+++ Extract to read +++

Learning and appreciating the real meaning of Christmas

Refuges try to flee from a desperate situation.

How long does it take to learn and appreciate the real meaning of Christmas?

The answer to this highly debated question is exactly 11 days shy of 41 years!

I will explain in detail just how delicate the numbers factor in, and end up with this sum of 14,954 days to learn and appreciate the real meaning of Christmas.

First, let me elaborate a little about myself and who I am. My name is Terry L. Hunter, Jr. and the very proud father of Terry L. Hunter III. I was born on Jan. 4, 1972, was raised in Galliano and also lived in Greatyarmouth, England as a toddler.

I come from a mariner background on both sides of my family.

I started working for Edison Chouest Offshore when I was 15 years old. I can’t say enough about the Chouests and how good they were to me for so many years. The influence they had on my future cannot be measured.

After graduating from high school in 1990, I began a life at sea like my father, uncles and grandfather. To say the first 23 years of my sea-fairing days were uneventful would be very far from the truth. In those years I went around the Caribbean Sea numerous times and encountered some very poor regions and societies.

I transited the Panama Canal 3 times, one of which I was enroute to Kodiak, Alaska where I turned 21 years old. My voyages kept getting longer and to more unique places. I was lucky enough to board a vessel bound for Europe and thus made my maiden ocean crossing.

I worked in numerous countries and ports in the North Sea Region, UK, Holland, Scotland, Denmark, Germany, and Norway, just to name a few. I also was fortunate enough to make a vessel crew change in Yarmouth and visit a place I was too young to remember living as a toddler.

After my tours in Europe, I was fortunate enough to be part of a crew bringing a vessel to Nigeria, West Africa.

I thought I had witnessed poverty and 3rd world cultures in the Caribbean, but little did I know my eyes, heart and soul were about to be opened beyond my imagination. I spent some time in Nigeria where poverty, homelessness, neglect and famine go beyond anything we can imagine.

After my tour in Nigeria, I worked in Russia. That was an eye opener as well … as much as Nigeria, but different. I can honestly say the Russians were good to me.

After that I came home and worked the West Coast and Gulf of Mexico for approximately 10 years.

+++

Written instruction 1: Update the Christmas piece from "After graduating from" down to "living as a toddler.", replacing "Kodiak, Alaska" with "Anchorage, Alaska".
Written instruction 2:
Answer these questions from the Christmas piece:
(a) On what date was the writer born?
(b) At what age did the writer start working for Edison Chouest Offshore?
(c) How many times did the writer transit the Panama Canal?
Written instruction 3: Please resume the Christmas piece after its final sentence and keep writing in the same voice.

+++ Raw records +++

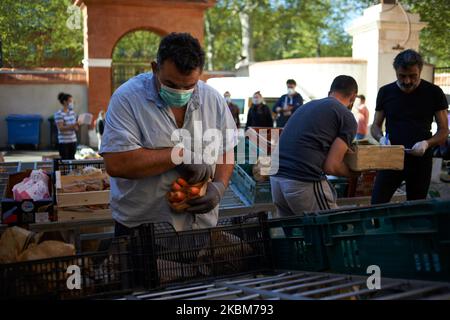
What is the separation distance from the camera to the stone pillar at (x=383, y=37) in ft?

+++
+++ Raw records +++

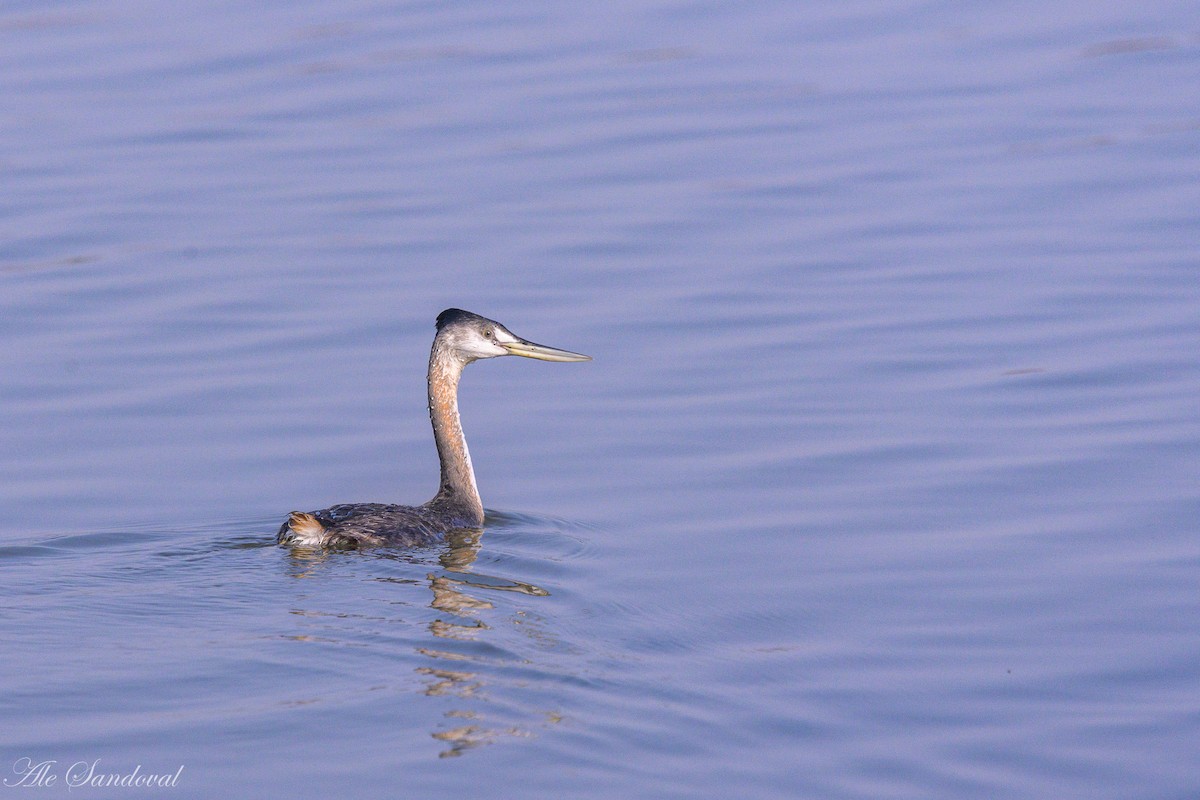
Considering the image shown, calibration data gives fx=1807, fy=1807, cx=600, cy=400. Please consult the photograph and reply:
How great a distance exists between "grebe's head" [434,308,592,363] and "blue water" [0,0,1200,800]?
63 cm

+++

Answer 1:
After graduating from high school in 1990, I began a life at sea like my father, uncles and grandfather. To say the first 23 years of my sea-fairing days were uneventful would be very far from the truth. In those years I went around the Caribbean Sea numerous times and encountered some very poor regions and societies.

I transited the Panama Canal 3 times, one of which I was enroute to Anchorage, Alaska where I turned 21 years old. My voyages kept getting longer and to more unique places. I was lucky enough to board a vessel bound for Europe and thus made my maiden ocean crossing.

I worked in numerous countries and ports in the North Sea Region, UK, Holland, Scotland, Denmark, Germany, and Norway, just to name a few. I also was fortunate enough to make a vessel crew change in Yarmouth and visit a place I was too young to remember living as a toddler.

Answer 2:
(a) Jan. 4, 1972
(b) 15 years old
(c) 3 times

Answer 3:
As faith would have it, I had a chance to return to West and South Africa and worked in Takoradi, Ghana and Walvis Bay, Namibia … again being submerged into cultures and societies I can’t even begin to get the average person down on the bayou to understand.

At this point I thought I had a thick enough skin to be able to handle most anything that came my way. Sorry to say I was wrong!

I left in September last year and flew to Singapore to board an anchor-handling vessel. We towed a barge north into the Andaman Sea and started laying a pipeline off the Coast of Myanmar (Burma).

Here is where I was humbled most in all my travels and experiences.

It was December 25, 2012. We were running anchors like usual keeping this 400+ ft. mechanical crab walking and laying pipe on the sea floor. Of course we had gumbo to eat and plenty food, but because we were so far from home and away from our families and loved ones with communication limited at best, we were gripping and complaining and thinking how bad a Christmas it was for us.

Then a call came on the marine VHF radio to black smoke to the Starboard side of the barge ASAP. Upon arriving at the barge, I was humbled beyond belief! Not begging starving children, nor dead bodies floating down a river could compare to this.

A small wooden lugger/oyster style vessel about 65 foot with approximately 100+ people inside of it was alongside the barge. I think had it been all grown men, I could have tried to hold it together, but it was men, women, and children, all refugees fleeing from North Mynamar and Banglidesh. All of their life-long belongings and all that they owned in this world was with them on that little wooden boat, which consisted of mostly rags that covered their famished bodies.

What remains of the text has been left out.